Write the next part of the page on learning models, picking up after its last sentence.

- **PAGE EXCERPT**
--- START ---

Learning models¶
Supervised learning¶
Supervised learning models or algorithms is like teaching a child with flashcards—except the child is an algorithm, and the flashcards are thousands of labelled data points. You show it pictures of cats and dogs, tell it which is which, and hope it doesn’t start calling all four-legged creatures “probably a moggy.” The algorithm’s job is to find patterns (or invent them) that map inputs (like images) to outputs (labels). It’s brilliant at memorising but can throw a wobbly when it sees something new, like a Sphynx cat (“Is this a dog? A rat? A tiny alien?”).
Real-life¶
Your email spam filter is a classic case. It’s trained on millions of emails marked as “spam” or
“not spam,” learning that words like “free,” “urgent,” and “Nigerian prince” are red flags. But sometimes it gets
overzealous—like when it sends your boss’s important email to the junk folder because it contained the phrase
“meet me tomorrow” (clearly a phishing attempt). Meanwhile, actual spam about “enlarging your [REDACTED]
” slips
through because the algorithm decided it was “probably a medical newsletter.”
Security & privacy risks (moderate)¶
If the training data contains sensitive info (e.g., medical records), a malicious actor could reverse-engineer the model to extract personal details. For example, a health insurance predictor might inadvertently leak that “people aged 30–40 with a history of buying gluten-free pasta are high-risk.” Models can also be poisoned—imagine a spam filter fed fake “not spam” labels for scam emails, turning it into a spam butler.

--- END ---

- **DATA SECTION**
--- START ---

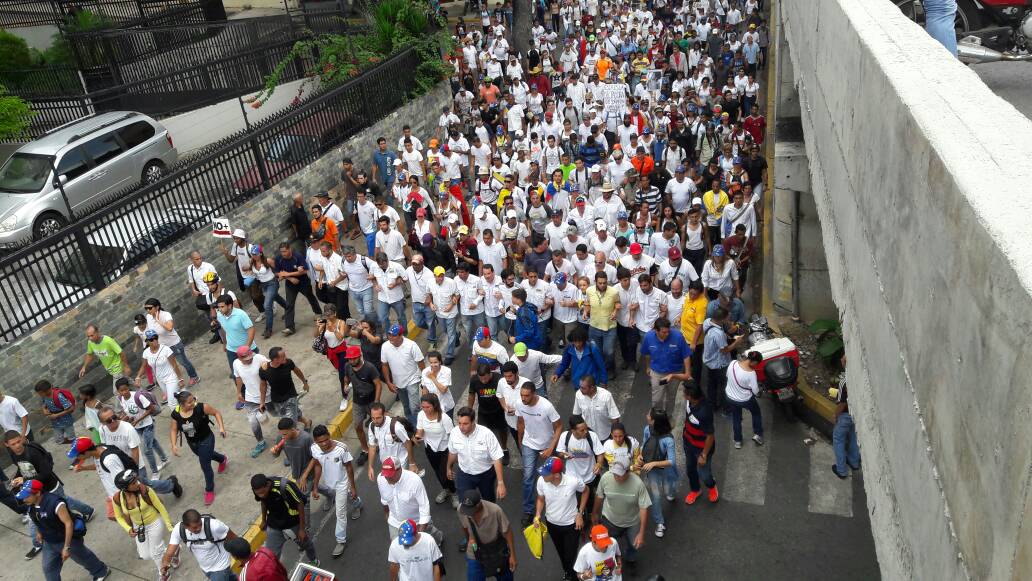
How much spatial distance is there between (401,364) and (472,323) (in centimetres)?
211

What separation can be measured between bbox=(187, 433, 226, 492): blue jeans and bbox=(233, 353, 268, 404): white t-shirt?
2.29 ft

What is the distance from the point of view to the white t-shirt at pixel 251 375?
32.5ft

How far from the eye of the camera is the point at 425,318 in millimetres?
12102

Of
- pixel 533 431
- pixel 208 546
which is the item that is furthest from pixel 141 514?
pixel 533 431

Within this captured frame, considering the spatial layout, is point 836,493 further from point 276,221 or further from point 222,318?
point 276,221

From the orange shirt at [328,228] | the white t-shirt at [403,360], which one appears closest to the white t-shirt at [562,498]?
the white t-shirt at [403,360]

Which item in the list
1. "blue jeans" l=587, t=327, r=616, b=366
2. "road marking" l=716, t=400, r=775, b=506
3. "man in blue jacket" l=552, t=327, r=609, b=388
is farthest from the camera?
"blue jeans" l=587, t=327, r=616, b=366

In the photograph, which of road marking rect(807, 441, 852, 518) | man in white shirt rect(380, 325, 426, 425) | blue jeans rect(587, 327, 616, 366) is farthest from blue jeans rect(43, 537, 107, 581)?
road marking rect(807, 441, 852, 518)

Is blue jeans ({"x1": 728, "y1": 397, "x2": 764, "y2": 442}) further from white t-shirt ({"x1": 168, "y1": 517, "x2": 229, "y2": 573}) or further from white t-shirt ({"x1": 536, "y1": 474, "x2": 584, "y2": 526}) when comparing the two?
white t-shirt ({"x1": 168, "y1": 517, "x2": 229, "y2": 573})

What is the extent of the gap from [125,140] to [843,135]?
1556cm

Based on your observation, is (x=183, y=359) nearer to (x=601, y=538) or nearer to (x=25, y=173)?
(x=25, y=173)

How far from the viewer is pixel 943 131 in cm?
312

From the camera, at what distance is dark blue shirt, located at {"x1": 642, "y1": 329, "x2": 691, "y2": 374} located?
373 inches

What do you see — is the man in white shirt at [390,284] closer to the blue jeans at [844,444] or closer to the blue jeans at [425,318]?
the blue jeans at [425,318]
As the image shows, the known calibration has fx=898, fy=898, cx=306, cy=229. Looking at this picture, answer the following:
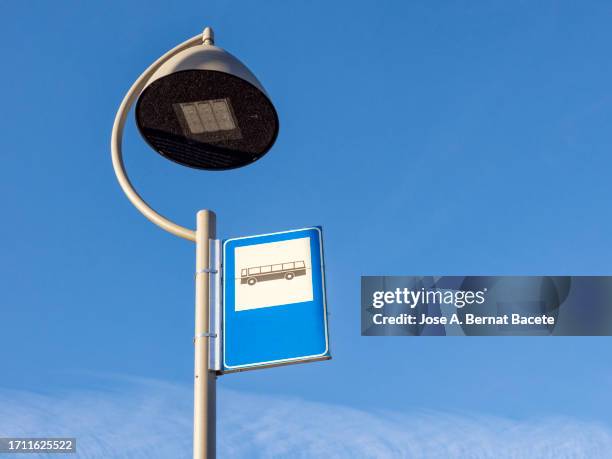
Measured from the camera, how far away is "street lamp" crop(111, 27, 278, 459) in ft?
20.4

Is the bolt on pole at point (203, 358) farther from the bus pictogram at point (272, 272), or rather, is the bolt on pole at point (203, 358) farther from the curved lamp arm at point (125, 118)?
the curved lamp arm at point (125, 118)

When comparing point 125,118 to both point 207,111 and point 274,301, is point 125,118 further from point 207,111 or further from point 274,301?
point 274,301

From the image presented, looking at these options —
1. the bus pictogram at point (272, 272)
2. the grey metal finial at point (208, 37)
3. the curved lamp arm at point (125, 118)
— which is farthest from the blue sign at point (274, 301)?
the grey metal finial at point (208, 37)

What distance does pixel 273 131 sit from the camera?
23.1 ft

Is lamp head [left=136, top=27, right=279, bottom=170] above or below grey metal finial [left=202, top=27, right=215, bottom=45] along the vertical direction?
below

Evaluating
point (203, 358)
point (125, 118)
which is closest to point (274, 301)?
point (203, 358)

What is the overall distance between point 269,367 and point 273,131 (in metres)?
2.00

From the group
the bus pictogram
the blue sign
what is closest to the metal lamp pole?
the blue sign

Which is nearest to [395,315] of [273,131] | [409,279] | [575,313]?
[409,279]

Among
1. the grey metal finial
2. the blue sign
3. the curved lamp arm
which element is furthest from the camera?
the grey metal finial

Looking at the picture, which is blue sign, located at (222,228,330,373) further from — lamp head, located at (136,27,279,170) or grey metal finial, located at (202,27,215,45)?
grey metal finial, located at (202,27,215,45)

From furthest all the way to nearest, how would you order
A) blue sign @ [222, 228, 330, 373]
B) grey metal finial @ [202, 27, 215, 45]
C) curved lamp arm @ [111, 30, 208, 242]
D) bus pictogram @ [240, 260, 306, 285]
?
grey metal finial @ [202, 27, 215, 45] < curved lamp arm @ [111, 30, 208, 242] < bus pictogram @ [240, 260, 306, 285] < blue sign @ [222, 228, 330, 373]

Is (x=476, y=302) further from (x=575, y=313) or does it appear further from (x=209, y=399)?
(x=209, y=399)

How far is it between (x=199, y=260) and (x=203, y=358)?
2.46ft
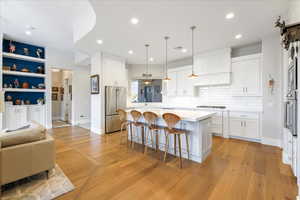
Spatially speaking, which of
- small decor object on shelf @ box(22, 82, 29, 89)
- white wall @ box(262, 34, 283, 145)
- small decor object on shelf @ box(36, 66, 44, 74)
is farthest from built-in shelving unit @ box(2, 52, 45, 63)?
white wall @ box(262, 34, 283, 145)

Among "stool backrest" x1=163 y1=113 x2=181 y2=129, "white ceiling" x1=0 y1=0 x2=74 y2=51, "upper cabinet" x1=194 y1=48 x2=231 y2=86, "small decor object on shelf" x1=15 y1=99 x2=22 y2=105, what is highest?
"white ceiling" x1=0 y1=0 x2=74 y2=51

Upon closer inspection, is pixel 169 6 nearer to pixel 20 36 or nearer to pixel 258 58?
pixel 258 58

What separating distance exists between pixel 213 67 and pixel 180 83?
144 cm

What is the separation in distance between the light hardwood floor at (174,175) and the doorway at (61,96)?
4.66 metres

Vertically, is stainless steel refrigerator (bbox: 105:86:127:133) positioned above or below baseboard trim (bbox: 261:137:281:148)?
above

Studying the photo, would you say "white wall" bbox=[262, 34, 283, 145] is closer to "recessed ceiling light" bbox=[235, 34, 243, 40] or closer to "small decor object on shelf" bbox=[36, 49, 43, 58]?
"recessed ceiling light" bbox=[235, 34, 243, 40]

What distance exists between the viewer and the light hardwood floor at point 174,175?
179 centimetres

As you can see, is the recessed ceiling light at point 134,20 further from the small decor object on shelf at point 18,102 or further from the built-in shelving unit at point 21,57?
the small decor object on shelf at point 18,102

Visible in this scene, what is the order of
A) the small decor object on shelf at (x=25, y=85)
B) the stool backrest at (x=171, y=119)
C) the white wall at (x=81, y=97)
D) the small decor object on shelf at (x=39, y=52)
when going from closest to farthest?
the stool backrest at (x=171, y=119) < the small decor object on shelf at (x=25, y=85) < the small decor object on shelf at (x=39, y=52) < the white wall at (x=81, y=97)

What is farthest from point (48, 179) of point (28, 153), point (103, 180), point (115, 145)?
point (115, 145)

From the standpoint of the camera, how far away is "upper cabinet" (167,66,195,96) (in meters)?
5.31

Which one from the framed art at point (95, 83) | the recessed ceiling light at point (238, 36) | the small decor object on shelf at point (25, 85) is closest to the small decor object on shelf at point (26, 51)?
the small decor object on shelf at point (25, 85)

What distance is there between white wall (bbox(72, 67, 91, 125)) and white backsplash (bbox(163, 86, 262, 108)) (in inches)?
182

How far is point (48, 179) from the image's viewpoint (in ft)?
6.86
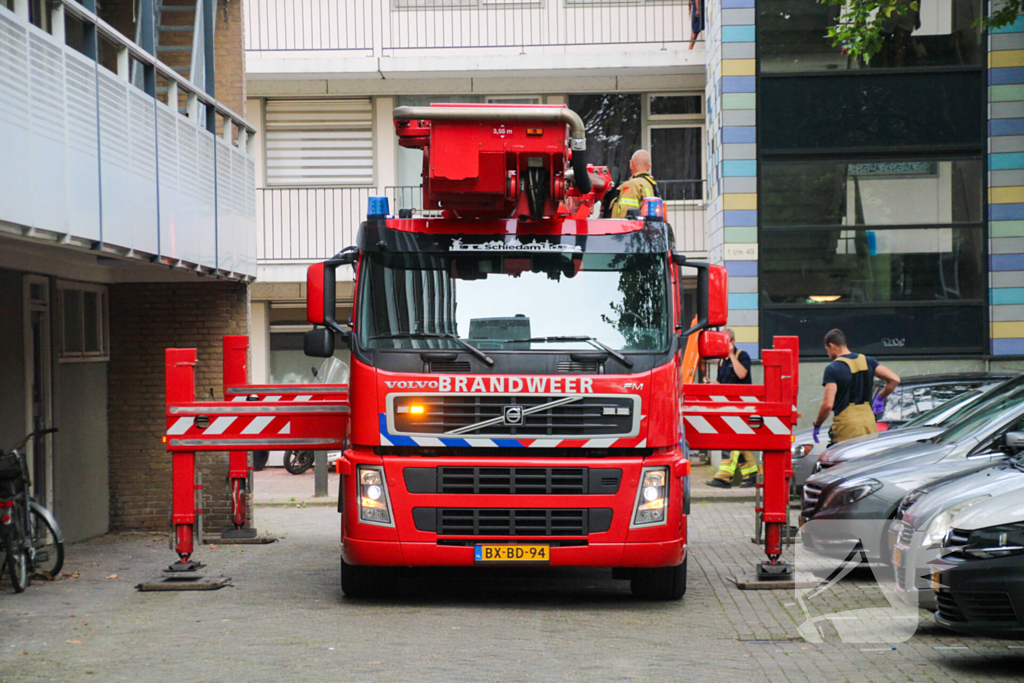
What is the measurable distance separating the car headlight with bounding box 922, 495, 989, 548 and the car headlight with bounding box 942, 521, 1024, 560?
0.43 meters

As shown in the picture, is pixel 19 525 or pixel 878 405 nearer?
pixel 19 525

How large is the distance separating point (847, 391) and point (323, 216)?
1210 centimetres

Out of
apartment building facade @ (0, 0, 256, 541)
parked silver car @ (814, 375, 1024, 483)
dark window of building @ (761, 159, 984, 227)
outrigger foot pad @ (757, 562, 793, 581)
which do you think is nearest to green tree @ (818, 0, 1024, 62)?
dark window of building @ (761, 159, 984, 227)

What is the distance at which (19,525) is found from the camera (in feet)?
32.6

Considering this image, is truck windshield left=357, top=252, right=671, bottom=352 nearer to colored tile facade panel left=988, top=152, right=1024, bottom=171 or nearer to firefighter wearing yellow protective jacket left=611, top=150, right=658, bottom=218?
firefighter wearing yellow protective jacket left=611, top=150, right=658, bottom=218

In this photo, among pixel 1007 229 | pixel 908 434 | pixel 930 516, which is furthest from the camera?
pixel 1007 229

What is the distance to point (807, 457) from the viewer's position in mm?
14180

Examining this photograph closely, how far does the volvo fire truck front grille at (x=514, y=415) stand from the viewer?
8.65 metres

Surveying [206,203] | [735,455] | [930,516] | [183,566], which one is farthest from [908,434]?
[206,203]

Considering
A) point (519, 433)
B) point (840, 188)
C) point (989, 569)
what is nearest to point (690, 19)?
point (840, 188)

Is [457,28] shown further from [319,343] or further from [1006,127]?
[319,343]

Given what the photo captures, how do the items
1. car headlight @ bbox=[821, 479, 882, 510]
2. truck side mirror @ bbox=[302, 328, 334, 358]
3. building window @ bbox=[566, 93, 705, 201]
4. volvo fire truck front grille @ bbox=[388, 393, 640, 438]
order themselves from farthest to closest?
building window @ bbox=[566, 93, 705, 201] → car headlight @ bbox=[821, 479, 882, 510] → truck side mirror @ bbox=[302, 328, 334, 358] → volvo fire truck front grille @ bbox=[388, 393, 640, 438]

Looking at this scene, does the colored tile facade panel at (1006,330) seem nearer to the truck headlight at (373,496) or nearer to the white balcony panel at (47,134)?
the truck headlight at (373,496)

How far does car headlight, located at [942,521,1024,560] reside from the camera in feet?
21.6
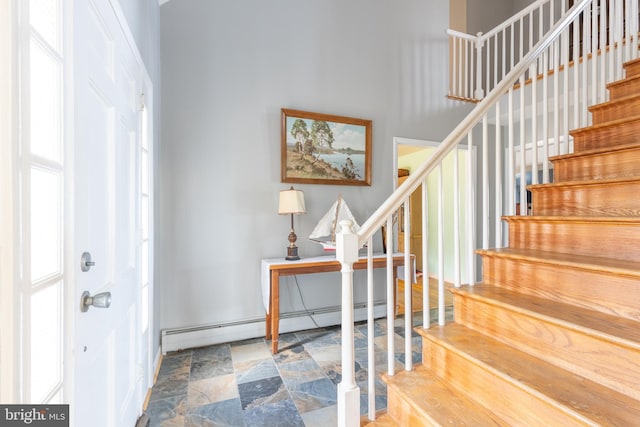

--- END ---

- **TASK ANSWER**
Unsupervised learning¶
Unsupervised learning models or algorithms is the AI equivalent of chucking a bunch of puzzle pieces into a room and telling the algorithm, “Sort that out.” No labels, no guidance—just raw data and existential dread. The algorithm might group similar things together (clustering), shrink data into simpler forms (dimensionality reduction), or flag odd outliers (anomaly detection). It’s like a detective solving a crime without knowing what a crime is—just “Hmm, this bloodstain is statistically interesting.”
Real-life¶
Netflix’s recommendation system uses unsupervised learning to group users into “taste clusters.” You might be in the “watches true crime while eating cereal at 3 AM” cohort, which is why Netflix keeps suggesting Making a Murderer and ads for melatonin. Retailers also use it for fraud detection—like when your credit card gets blocked for buying a single banana in Spain (clearly, only a criminal would do that).
Security & privacy risks (moderate)¶
Clustering can accidentally reveal sensitive groupings—like an algorithm noticing that “people who buy pregnancy tests also buy unscented lotion” (hello, Target’s infamous pregnancy prediction mess). Anomaly detection can also backfire; imagine a system flagging donations to LGBTQ+ support groups as “suspicious activity” because they’re statistically rare.